È necessaria una prescrizione per TRIAMVIRGI?
TRIAMVIRGI does not require una prescrizione in Italia. Puoi verificare con un medico online se questo medicinale è appropriato per il tuo caso.
Qual è il principio attivo di TRIAMVIRGI?
Il principio attivo di TRIAMVIRGI è triamcinolone. Queste informazioni aiutano a identificare medicinali con la stessa composizione ma con nomi commerciali diversi.
Chi produce TRIAMVIRGI?
TRIAMVIRGI è prodotto da FISIOPHARMA S.R.L.. I marchi e le confezioni possono variare a seconda del distributore.
Quali medici possono prescrivere TRIAMVIRGI online?

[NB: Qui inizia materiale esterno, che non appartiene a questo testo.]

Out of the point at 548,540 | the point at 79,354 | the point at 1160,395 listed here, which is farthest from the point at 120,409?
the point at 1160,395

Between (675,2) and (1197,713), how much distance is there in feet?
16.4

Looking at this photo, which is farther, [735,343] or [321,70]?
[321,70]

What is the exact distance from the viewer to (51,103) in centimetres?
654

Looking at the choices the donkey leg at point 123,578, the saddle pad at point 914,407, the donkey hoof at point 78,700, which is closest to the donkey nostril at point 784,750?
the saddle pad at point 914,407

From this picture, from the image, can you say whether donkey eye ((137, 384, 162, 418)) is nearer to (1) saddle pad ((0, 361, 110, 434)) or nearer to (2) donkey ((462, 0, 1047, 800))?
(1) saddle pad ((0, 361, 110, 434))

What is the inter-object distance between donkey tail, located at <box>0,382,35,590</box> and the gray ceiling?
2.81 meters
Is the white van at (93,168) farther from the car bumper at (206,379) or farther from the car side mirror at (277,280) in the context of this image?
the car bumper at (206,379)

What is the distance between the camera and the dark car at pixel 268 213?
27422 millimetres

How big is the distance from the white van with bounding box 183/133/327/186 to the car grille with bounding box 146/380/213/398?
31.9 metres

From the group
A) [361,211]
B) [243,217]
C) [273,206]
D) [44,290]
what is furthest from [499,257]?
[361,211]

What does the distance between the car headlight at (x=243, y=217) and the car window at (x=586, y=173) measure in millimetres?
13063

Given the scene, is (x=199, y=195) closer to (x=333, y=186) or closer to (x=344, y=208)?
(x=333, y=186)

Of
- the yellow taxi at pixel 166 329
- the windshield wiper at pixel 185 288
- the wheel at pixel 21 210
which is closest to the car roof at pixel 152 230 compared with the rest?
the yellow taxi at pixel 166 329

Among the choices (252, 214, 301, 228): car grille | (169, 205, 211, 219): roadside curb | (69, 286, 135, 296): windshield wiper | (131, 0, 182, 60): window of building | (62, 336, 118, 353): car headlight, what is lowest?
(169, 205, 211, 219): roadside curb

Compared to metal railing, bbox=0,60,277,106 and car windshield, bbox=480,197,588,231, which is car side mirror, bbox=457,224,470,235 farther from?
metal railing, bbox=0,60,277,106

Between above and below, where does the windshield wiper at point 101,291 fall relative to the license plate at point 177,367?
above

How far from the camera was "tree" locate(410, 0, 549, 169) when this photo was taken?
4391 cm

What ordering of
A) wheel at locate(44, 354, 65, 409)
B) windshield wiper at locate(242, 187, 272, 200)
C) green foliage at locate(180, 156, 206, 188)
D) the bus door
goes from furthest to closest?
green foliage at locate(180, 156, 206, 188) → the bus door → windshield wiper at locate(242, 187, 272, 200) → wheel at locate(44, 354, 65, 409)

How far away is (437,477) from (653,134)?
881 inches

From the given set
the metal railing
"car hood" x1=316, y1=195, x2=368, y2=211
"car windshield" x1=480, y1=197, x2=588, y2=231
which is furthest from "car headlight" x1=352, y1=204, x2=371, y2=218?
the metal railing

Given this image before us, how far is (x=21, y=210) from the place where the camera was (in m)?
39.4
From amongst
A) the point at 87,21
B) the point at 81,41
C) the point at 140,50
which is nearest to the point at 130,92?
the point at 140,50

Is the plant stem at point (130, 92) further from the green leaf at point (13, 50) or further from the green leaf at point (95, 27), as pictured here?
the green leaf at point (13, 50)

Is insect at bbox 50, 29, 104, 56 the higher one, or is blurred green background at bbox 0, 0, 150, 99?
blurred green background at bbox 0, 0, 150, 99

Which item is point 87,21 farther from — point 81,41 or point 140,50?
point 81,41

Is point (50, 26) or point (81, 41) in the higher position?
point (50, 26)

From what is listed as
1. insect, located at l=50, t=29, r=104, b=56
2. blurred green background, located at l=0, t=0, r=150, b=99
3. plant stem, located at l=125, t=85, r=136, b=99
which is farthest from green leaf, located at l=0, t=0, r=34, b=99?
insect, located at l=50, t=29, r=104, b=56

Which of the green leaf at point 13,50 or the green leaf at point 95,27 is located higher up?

Medici Medici di famiglia, Psichiatri, Dermatologi, Cardiologi, Endocrinologi, Gastroenterologi, Pneumologi, Nefrologi, Reumatologi, Ematologi, Infettivologi, Allergologi, Geriatri, Pediatri, Oncologi online possono prescrivere TRIAMVIRGI quando clinicamente appropriato. Puoi prenotare una consulenza video per discutere il tuo caso e le opzioni di trattamento.
Quali sono le alternative a TRIAMVIRGI?
Altri medicinali con lo stesso principio attivo (triamcinolone) includono KENACORT, TRIACORT, AGAMREE. Possono avere nomi commerciali o formulazioni diverse, ma contengono lo stesso ingrediente terapeutico. Consulta sempre un medico prima di cambiare o iniziare un nuovo medicinale.